Но тут — отчаяние, безвыходность, от стены к стене, впе­ред-назад, вперед-назад... И взрыв такой ненависти против насилия, против удушения человека человеком, что вас со­трясает внутренний озноб личного присутствия при этом из­вержении накопившегося человеческого гнева... — совер­шенно невероятный по силе ненависти «Ответ запорожских казаков константинопольскому султану». Французский поэт Аполлинер обратился тут к историческому сюжету, разра­ботанному у нас Репиным.
И вдруг, словно луч света, — мягкое, чарующее красотой, единственное во всем цикле andante, где творчеству, созда­ющему красоту и гармонию, где царству правды обещается как бы бессмертие, победа над смертью... Бессмертие и смелым вдохновенным делам на земле, и сладостному пес­нопению.
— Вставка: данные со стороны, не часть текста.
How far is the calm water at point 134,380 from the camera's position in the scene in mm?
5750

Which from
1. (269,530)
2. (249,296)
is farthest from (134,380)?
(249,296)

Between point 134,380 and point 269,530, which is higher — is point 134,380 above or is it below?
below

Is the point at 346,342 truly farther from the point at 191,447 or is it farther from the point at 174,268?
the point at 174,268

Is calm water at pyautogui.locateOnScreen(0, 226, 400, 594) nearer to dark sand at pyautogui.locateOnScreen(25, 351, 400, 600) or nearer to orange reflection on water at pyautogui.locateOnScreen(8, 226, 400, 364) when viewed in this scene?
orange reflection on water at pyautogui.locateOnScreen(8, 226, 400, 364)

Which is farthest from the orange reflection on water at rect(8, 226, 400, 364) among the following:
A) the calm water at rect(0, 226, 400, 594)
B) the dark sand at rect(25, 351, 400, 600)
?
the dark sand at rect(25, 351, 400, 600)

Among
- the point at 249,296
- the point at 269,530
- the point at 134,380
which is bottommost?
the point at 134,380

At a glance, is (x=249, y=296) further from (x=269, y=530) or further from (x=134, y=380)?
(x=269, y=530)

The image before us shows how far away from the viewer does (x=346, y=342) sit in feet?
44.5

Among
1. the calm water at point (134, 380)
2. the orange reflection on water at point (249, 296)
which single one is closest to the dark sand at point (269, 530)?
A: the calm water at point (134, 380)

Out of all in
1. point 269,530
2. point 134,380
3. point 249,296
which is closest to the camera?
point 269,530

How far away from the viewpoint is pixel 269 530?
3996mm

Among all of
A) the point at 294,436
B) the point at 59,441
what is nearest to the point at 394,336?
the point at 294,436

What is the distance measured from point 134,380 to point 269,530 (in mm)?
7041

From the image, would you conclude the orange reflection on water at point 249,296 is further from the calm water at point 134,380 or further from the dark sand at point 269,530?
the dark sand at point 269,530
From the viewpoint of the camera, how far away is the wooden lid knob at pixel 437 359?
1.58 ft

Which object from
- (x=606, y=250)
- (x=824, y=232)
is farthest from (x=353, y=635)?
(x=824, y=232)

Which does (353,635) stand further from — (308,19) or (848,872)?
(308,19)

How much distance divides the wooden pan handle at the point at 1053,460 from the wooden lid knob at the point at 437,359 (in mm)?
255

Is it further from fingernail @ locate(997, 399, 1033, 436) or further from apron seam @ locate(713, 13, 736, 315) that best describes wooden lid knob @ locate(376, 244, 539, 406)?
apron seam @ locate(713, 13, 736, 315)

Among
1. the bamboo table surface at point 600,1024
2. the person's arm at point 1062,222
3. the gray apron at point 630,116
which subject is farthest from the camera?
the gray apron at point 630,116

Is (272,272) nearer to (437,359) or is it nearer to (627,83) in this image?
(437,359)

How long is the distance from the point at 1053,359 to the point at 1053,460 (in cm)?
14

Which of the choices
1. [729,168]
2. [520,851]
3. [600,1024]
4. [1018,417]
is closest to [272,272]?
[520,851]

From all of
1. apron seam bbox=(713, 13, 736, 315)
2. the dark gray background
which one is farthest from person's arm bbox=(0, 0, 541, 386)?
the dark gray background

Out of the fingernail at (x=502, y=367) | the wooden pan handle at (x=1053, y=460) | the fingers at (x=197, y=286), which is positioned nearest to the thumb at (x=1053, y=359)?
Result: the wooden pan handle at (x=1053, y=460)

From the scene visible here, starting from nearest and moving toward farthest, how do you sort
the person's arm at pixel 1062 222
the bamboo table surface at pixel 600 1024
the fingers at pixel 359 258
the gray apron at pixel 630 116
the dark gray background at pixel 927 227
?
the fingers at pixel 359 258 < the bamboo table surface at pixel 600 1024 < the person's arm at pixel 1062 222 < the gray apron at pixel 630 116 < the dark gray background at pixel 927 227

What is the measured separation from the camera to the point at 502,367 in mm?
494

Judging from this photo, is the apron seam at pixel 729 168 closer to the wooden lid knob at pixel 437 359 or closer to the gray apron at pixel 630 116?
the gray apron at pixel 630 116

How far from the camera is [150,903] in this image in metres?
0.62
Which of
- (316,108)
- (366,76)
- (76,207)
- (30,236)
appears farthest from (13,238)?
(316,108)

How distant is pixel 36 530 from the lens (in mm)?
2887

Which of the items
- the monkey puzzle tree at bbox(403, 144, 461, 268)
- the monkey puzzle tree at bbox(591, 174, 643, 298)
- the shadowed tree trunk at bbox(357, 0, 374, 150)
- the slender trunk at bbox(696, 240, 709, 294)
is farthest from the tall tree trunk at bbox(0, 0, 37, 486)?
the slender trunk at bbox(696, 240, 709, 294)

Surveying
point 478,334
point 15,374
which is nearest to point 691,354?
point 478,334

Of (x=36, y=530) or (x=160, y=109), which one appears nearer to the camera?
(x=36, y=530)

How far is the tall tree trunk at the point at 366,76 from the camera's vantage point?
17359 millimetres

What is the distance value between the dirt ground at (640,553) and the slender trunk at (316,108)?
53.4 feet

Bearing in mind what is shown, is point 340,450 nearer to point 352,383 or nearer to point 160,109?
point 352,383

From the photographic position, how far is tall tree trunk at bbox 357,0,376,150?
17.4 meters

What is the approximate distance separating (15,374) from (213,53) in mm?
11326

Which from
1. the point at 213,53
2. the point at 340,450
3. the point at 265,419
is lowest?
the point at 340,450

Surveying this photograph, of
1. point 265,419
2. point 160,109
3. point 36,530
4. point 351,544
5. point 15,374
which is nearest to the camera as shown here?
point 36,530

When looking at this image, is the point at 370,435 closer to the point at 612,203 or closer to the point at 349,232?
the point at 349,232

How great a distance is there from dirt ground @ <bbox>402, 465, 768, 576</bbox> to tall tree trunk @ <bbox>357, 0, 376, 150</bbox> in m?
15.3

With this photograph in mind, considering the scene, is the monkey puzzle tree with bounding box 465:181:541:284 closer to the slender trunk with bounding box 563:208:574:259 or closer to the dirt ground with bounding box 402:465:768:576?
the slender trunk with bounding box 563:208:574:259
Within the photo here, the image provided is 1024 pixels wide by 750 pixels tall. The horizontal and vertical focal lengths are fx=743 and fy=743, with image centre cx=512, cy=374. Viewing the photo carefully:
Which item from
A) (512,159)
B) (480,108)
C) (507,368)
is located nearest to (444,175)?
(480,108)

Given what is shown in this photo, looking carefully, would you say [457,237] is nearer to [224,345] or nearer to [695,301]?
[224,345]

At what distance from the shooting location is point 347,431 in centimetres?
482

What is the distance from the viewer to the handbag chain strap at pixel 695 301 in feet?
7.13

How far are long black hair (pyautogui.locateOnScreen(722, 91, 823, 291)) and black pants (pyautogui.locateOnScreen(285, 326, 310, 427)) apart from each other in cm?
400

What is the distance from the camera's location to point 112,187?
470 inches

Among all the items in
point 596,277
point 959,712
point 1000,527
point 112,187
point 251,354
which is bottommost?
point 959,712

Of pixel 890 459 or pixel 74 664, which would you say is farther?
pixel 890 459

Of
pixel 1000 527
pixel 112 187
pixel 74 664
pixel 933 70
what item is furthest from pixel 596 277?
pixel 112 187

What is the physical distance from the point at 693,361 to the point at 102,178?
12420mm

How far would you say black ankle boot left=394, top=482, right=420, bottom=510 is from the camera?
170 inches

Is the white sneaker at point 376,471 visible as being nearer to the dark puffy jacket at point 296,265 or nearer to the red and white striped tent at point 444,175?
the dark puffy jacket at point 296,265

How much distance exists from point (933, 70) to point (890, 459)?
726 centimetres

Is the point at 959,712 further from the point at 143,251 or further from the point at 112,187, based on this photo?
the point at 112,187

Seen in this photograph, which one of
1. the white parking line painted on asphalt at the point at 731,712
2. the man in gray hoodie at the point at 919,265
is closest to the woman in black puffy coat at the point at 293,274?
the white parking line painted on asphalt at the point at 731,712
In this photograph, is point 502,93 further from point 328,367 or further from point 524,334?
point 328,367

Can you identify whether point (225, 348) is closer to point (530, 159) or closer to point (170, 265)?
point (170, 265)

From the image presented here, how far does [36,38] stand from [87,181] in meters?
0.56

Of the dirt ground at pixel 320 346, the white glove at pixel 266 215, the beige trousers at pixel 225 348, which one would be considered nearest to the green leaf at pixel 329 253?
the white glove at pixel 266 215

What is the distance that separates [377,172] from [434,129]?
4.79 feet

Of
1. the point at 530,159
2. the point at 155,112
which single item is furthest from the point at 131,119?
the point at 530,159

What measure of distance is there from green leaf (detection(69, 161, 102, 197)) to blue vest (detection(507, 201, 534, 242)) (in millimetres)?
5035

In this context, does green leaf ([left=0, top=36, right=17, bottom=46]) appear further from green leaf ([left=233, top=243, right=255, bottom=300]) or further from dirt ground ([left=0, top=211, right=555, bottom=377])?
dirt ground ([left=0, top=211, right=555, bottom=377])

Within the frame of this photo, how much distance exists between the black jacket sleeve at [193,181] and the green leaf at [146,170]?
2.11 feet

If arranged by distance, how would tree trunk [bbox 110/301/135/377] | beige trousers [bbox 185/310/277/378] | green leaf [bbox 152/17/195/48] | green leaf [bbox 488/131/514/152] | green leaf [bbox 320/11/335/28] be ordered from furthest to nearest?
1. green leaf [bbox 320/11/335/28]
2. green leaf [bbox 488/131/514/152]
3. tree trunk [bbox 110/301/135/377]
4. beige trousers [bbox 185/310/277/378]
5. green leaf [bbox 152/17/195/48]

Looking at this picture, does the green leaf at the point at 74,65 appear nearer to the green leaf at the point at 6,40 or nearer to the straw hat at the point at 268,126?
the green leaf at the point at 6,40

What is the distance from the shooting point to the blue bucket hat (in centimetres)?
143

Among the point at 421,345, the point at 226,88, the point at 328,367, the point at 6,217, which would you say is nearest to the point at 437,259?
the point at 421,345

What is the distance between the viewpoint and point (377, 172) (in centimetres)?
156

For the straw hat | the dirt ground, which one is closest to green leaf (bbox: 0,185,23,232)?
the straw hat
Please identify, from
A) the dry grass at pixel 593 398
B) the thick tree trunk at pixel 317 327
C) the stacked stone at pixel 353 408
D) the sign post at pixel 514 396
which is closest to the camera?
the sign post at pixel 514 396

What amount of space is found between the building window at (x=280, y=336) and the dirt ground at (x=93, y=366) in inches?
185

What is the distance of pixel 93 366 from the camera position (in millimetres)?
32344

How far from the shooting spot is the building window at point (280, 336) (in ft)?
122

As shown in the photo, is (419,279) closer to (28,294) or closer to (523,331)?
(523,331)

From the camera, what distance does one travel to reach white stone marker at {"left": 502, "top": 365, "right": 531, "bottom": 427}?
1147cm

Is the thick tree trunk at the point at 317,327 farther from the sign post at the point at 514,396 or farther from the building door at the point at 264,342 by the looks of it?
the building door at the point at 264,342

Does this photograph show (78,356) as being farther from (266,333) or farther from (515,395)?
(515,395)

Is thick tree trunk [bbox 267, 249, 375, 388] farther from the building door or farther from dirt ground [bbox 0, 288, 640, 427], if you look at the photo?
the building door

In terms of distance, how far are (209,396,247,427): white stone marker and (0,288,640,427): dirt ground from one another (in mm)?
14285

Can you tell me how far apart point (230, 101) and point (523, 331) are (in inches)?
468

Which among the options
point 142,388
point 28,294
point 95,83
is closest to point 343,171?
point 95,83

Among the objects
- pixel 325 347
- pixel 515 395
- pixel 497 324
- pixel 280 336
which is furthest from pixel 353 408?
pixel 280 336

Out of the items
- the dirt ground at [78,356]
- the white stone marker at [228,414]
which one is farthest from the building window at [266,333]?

Здесь мне хочется на минуту остановиться. Конечно, мое толкование музыки, как и всякое толкование, даже с ком­пасом поэзии, — субъективно. Но я верю ему, слышу его, слышу тем единством двойного звучания звука и слова, ко­торое в древности определяли общим понятием «мелос», — и мне хочется проверить свое восприятие опытом других слу­шателей. Поэзия — могучий выразитель связи, той идущей из чувства цепочки, на которую нанизано ожерелье слов. Слова могут быть обыкновенными; они, как кирпичи, могут идти на любую постройку; но связь, в которую сочетает их вдохновение поэта, неповторима и единственна. И вот, когда высокая музыка, обращаясь к вершинам поэзии, произносит на своем языке звуков лишь первое слово стиха, — слух бес­сознательно, внутренним сопереживанием угадывает в нем всю неповторимую цепочку, с которой начинается ожерелье. Это бывает лишь с гениальным произведением. Это, мне ка­жется, имеет ярчайшее подтверждение в Четырнадцатой. Когда слуха касается, мягко, словно крылом сказочной Ле­беди, только одно повторение имени «О Дельвиг, Дельвиг!», я внутренним слухом воспринимаю всю гениальную необхо­димость того, что будет вложено композитором потом в последующие звенья. Потому что слух уже скован, слух уже охвачен цепочкой — нерасторжимой двойной связью мело­дии и стиха. Это переживание огромно. Одни его Другие отдаются ему бессознательно. Именно такое переживание — из глубины глубин, — сотворенное творческим гением искусства, — и растит и поддерживает, и ведет к добру человека, поливая животворными соками «зеленое древо жизни»...

Мариэтта Шагиня - «Литературная газета» № 13, 1970.